Using the information ->
A) Answer these from the page on Nqobile Ntuli:
(i) Which club does the player play for?
(ii) In which city did South Africa win silver at the Junior African Cup?
(iii) What nickname does the player go by?
B) Rewrite the part of the page on Nqobile Ntuli starting with "Nqobile 'Bili' Mansuet" and going on through "African national team.", putting "midfielder" in place of "forward".

Supplied passage ->
::::::
Personal information
- Full name: Nqobile Mansuet Ntuli
- Born: 15 January 1996 (age 30)
- Height: 179 cm (5 ft 10 in)
- Weight: 75 kg (165 lb)

Sport
- Sport: Field hockey
- Position: Forward
- Club: Harvestehude

Senior career
- Years: Team / Caps / Goals
- ?-2019: Tuks / - / -
- 2017-2019: Drakensberg Dragons / 21 / -
- 2019–present: Harvestehude / - / -

National team
- Years: Team / Caps / Goals
- 2014: South Africa U18 / 12 / (16)
- 2016: South Africa U21 / 15 / -
- 2016–present: South Africa / 100 / (63)

Medal record
Men's field hockey
Representing South Africa
Africa Cup of Nations
| Gold medal – first place | 2017 Ismailia |  |
| Gold medal – first place | 2022 Accra |  |
Junior African Cup
| Silver medal – second place | 2016 Windhoek |  |

= Nqobile Ntuli =

South African field hockey player

Nqobile 'Bili' Mansuet Ntuli (born 15 January 1996) is a South African field hockey player who plays as a forward for the South African national team.
::::::
Dataset ->
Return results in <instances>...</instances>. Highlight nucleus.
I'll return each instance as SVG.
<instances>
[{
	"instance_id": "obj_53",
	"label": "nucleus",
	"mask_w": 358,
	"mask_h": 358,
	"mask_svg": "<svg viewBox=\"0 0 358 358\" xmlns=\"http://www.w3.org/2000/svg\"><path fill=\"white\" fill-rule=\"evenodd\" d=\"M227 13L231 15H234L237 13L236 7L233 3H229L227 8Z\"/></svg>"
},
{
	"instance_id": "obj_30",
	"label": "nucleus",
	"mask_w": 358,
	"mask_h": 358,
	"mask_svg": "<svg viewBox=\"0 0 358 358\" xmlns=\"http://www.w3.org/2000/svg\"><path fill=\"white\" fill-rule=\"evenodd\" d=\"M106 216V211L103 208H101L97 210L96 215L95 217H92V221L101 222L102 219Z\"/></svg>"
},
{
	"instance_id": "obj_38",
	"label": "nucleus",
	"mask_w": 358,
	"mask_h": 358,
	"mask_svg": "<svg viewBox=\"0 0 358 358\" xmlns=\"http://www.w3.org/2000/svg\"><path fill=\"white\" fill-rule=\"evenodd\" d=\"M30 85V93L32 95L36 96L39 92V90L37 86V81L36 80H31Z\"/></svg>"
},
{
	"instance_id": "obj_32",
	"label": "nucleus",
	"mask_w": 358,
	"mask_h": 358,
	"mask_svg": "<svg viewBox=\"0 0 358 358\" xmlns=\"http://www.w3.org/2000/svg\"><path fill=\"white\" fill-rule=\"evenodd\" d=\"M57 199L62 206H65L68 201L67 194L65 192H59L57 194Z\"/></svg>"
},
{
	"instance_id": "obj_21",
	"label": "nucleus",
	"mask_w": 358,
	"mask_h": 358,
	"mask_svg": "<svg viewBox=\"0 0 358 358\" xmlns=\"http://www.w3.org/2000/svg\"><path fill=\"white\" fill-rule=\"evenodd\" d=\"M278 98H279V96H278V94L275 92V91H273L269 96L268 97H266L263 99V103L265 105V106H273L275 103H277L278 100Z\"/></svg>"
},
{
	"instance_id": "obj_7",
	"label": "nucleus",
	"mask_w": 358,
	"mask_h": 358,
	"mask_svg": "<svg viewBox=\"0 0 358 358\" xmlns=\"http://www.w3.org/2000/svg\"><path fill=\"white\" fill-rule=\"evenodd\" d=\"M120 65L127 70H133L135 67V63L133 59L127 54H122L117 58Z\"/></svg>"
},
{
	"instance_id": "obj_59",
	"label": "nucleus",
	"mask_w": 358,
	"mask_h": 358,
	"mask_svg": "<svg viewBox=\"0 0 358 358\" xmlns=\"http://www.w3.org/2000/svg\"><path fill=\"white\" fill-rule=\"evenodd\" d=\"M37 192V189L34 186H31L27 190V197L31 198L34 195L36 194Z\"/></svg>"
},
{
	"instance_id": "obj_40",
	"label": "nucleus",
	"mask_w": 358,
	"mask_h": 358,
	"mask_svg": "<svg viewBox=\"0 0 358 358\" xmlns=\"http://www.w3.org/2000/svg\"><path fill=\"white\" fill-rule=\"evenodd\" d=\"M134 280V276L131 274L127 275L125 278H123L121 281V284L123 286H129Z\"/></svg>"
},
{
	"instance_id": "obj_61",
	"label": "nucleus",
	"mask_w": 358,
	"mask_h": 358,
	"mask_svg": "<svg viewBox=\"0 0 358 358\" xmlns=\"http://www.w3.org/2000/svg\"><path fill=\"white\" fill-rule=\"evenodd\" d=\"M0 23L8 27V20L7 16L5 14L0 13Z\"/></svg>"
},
::::::
Task solutions ->
A)
(i) Harvestehude
(ii) Windhoek
(iii) Bili

B)
Nqobile 'Bili' Mansuet Ntuli (born 15 January 1996) is a South African field hockey player who plays as a midfielder for the South African national team.